Yo respiré hondo, mirando mi reloj. Todavía tenía tiempo. Sonreí. Tal vez esa sería mi buena acción del día… y mi excusa para tomarme ese capuchino doble que tanto ansiaba.

Me di la vuelta para dirigirme al café, justo cuando el hombre de la camioneta me hizo una seña con la cabeza desde la entrada, indicándome que me esperaba adentro.

Fue entonces cuando esa voz profunda, segura y peligrosamente cercana se deslizó hasta mi oído, haciéndome estremecer.

—¿Y para mí no habrá café?

Giré sobre mis talones y ahí estaba él.

Tan imponente como antes.

Apenas a unos pasos.

Esa mirada intensa, clavada en la mía como si quisiera leerme cada pensamiento.

Por un segundo me perdí en el color oscuro de sus ojos, en el contraste de su piel clara y el cabello perfectamente peinado, pero luego reaccioné. Volví a poner los pies en la tierra, y fruncí el ceño.

—Ya te hice un favor quitándotelo de encima. No tienes que ir por la vida siendo tan pedante… te haría bien ser un poco más amable.

Él apretó la mandíbula. Un tic nervioso se le marcó justo en la sien. Luego dijo con frialdad, como si lo que acababa de pasar no tuviera importancia:

—Tengo una reunión importante. No tengo tiempo para lecciones de moral.

—Yo también tengo una reunión importante, —repliqué— y no por eso ando robando lugares de estacionamiento.

Él sonrió con desdén, apenas un gesto de labios.

—¡Mujeres! —murmuró con fastidio, girando el rostro.

Lo miré un segundo más, sabiendo que había querido provocarme.

Pero no lo lograría.

Di media vuelta y caminé decidida hacia la cafetería, repitiéndome que no tenía tiempo para egos de traje costoso.

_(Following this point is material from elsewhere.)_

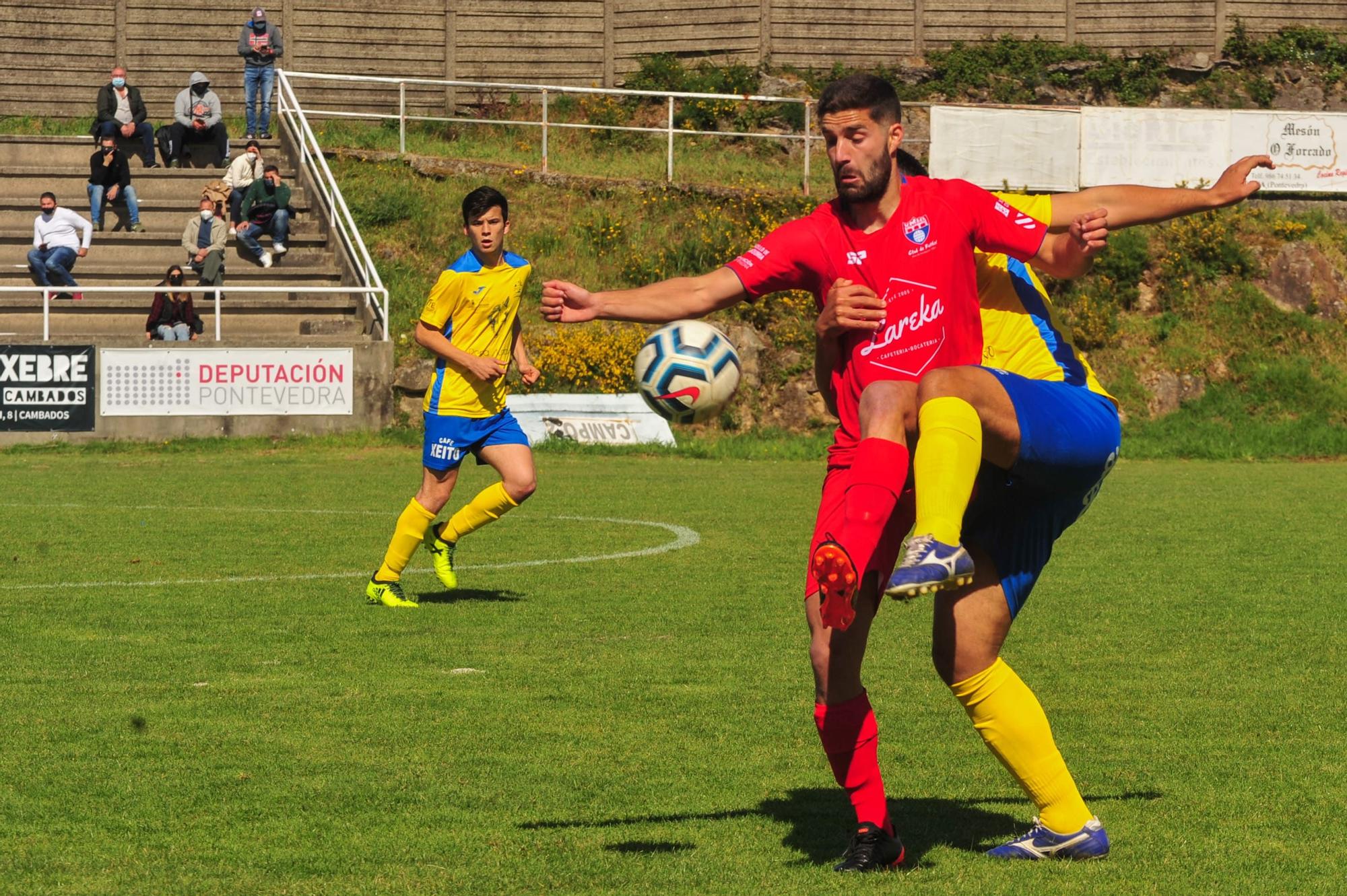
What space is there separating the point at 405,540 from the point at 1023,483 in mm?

Aunque una parte de mí… todavía sentía su mirada clavada en la espalda.

Subí a mi auto con el café humeante en una mano y el corazón aun latiéndome con fuerza. Ese encuentro había sido una locura, pero lo importante era que seguía a tiempo.

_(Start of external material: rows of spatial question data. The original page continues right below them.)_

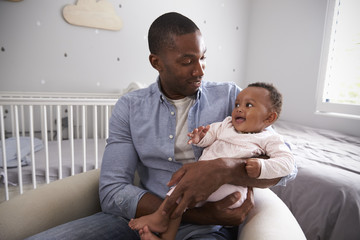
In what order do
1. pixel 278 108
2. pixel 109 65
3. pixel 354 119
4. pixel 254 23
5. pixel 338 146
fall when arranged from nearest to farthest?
pixel 278 108
pixel 338 146
pixel 354 119
pixel 109 65
pixel 254 23

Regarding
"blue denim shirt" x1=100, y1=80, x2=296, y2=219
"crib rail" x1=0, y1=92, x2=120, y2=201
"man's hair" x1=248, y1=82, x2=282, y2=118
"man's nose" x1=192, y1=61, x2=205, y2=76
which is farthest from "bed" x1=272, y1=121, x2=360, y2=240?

Justo cuando cerré la puerta del auto, recordé que olvidé tirar el ticket en la basura.

Abrí por costumbre aquel papel doblado.

Pero no. No era el ticket.

Tenía un número escrito a mano y justo debajo, una firma improvisada:

“Gerardo. Llámame.”

Rodé los ojos.

¿En serio?

Saqué una risa incrédula mientras dejaba el vaso en el portavasos y encendía el motor. El papel seguía entre mis dedos, como si esperara una respuesta.

—Ni lo sueñes, Gerardo —murmuré para mí misma —no eres mi tipo.

Miré por el espejo retrovisor, me incorporé al tráfico con calma y cuando pasé frente al contenedor de basura más cercano, bajé la ventanilla. El papelito voló con gracia por la carretera hasta que desapareció de mi vista.